Вместо двух девчонок я нанял прислугу, но такую, что ей-же-ей я когда-нибудь ночью ошибусь и вместо Анны залезу на нее».
Прошло четыре месяца и Александр написал сестре:
«Скоро я стану папенькой в третий раз. Жду на рождество и уже приготовил себе веревочку, чтобы повеситься. Мыло для смазки тоже готово. Я никуда не хожу, ни у кого не бываю, потому что незаконно женат, выслушиваю намеки, остротки и всякую всячину… Но зажить другою жизнью, где бы тебя не пилили день и ночь, где бы не досаждали старческим кашлем и рваными чулками с сквозящими грязными пальцами – ах, как бы я хотел!… А делать нечего. Залез в кузов, назвавшись груздем, так сиди и нишкни!».

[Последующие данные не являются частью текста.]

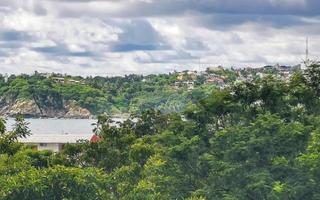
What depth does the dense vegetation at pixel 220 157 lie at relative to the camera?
128 ft

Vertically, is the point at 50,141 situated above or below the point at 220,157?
below

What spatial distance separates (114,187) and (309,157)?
43.3ft

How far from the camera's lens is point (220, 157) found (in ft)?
139

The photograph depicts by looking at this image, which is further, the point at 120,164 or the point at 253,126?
the point at 120,164

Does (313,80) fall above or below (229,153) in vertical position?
above

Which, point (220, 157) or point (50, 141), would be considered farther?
point (50, 141)

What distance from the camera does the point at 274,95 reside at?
44.4 m

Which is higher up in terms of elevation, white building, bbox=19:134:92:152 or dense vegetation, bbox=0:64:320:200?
dense vegetation, bbox=0:64:320:200

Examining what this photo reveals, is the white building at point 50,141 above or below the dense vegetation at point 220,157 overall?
below

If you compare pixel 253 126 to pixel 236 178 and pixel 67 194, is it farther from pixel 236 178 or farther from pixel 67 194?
pixel 67 194

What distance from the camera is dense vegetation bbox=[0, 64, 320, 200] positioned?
39.1 meters

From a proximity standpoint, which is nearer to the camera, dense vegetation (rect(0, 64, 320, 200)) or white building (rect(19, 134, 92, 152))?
dense vegetation (rect(0, 64, 320, 200))

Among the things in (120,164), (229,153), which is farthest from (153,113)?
(229,153)

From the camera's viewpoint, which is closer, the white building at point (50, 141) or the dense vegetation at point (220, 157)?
the dense vegetation at point (220, 157)
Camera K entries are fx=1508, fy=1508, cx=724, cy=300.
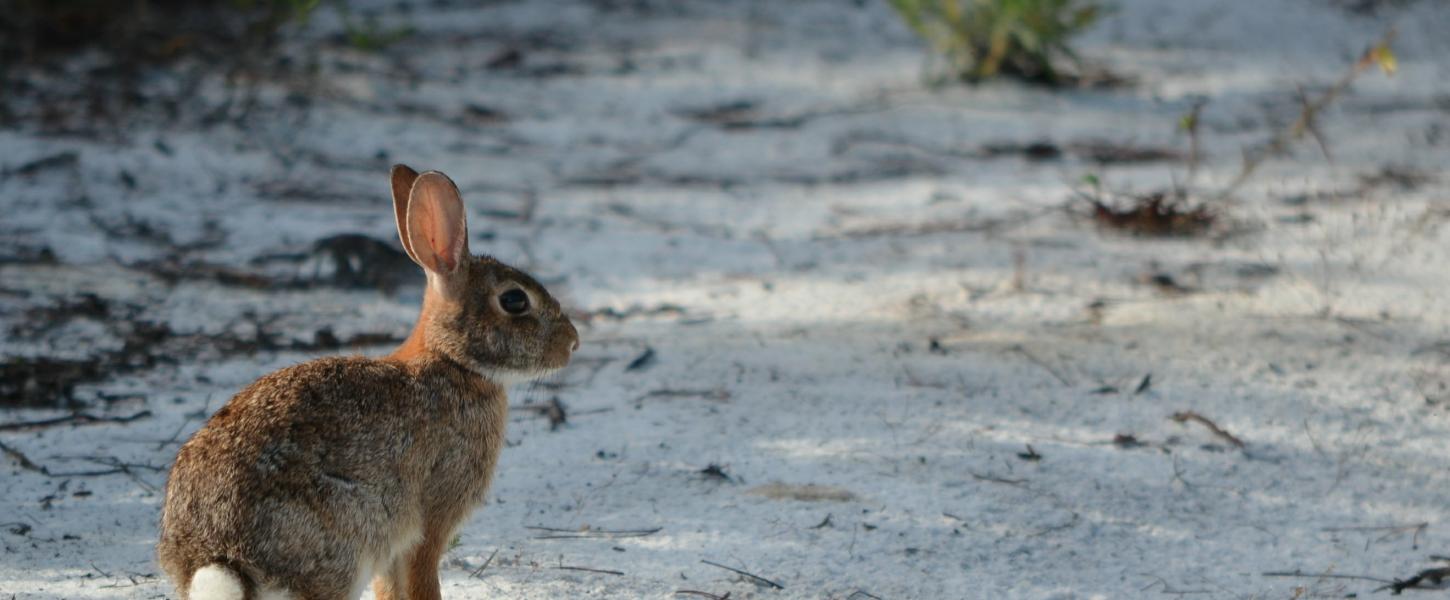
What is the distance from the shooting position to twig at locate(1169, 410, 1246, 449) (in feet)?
13.8

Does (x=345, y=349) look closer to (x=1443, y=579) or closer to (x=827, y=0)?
(x=1443, y=579)

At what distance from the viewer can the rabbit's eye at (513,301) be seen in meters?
3.51

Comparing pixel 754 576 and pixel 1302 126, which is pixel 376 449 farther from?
pixel 1302 126

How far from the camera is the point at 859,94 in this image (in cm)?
816

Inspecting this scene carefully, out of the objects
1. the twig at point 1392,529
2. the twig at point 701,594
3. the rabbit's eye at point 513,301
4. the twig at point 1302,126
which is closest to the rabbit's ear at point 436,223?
the rabbit's eye at point 513,301

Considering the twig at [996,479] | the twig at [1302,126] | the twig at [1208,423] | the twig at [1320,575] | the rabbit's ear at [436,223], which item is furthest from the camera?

Второй сын родился 7 января 1886 года, о чем и оповестил «счастливый» отец брата Антона:
«Сегодня у меня родился сын, второй по счету и третий по беззаконности, и нарек я ему имя Антон в честь твоего бытия в сем мире, и намерен записать тебя же крестным отцом в метрической книге. Не обидься за то, что его произвел на свет я, а фамилию дашь ему ты».
Антон ответил:
«За наречение сына твоего Антонием посылаю тебе презрительную улыбку. Какая смелость! Ты бы еще назвал его Шекспиром! Ведь на этом свете есть только два Антона: я и Рубинштейн. Других я не признаю… Кстати: что если со временем твой Антон Чехов, учинив буйство в трактире, будет пропечатан в газетах? Не пострадает ли от этого мое реноме?».
А молодой отец продолжал без удержу пить: крики и писк детей, тазы, пеленки, ругань с женой и прислугой были невыносимы, вдобавок рвали душу письма Антона:
«У меня теперь отдельный кабинет, а в кабинете камин, около которого часто сидят Маша и ее Эфрос, Нелли и баронесса, девицы Яновы и проч.У нас полон дом консерваторов – музицирующих, козлогласующих и ухаживающих за Марьей»34.
Александр страдал и всё посылал в Петербург прошения о переводе в Москву, а Антону – бесконечные жалобы и мольбы:
«Я весь в долгу. Не знаю, как извернусь. Тащат со всех сторон: три прислуги. Орава моя состоит из 8 душ. Просто хоть умирай. В пору повеситься. И вся эта сволочь требует, недовольна и выстраивает гадости. Похлопочи… Вывози! Меня жгут, режут, топчут и пняют?»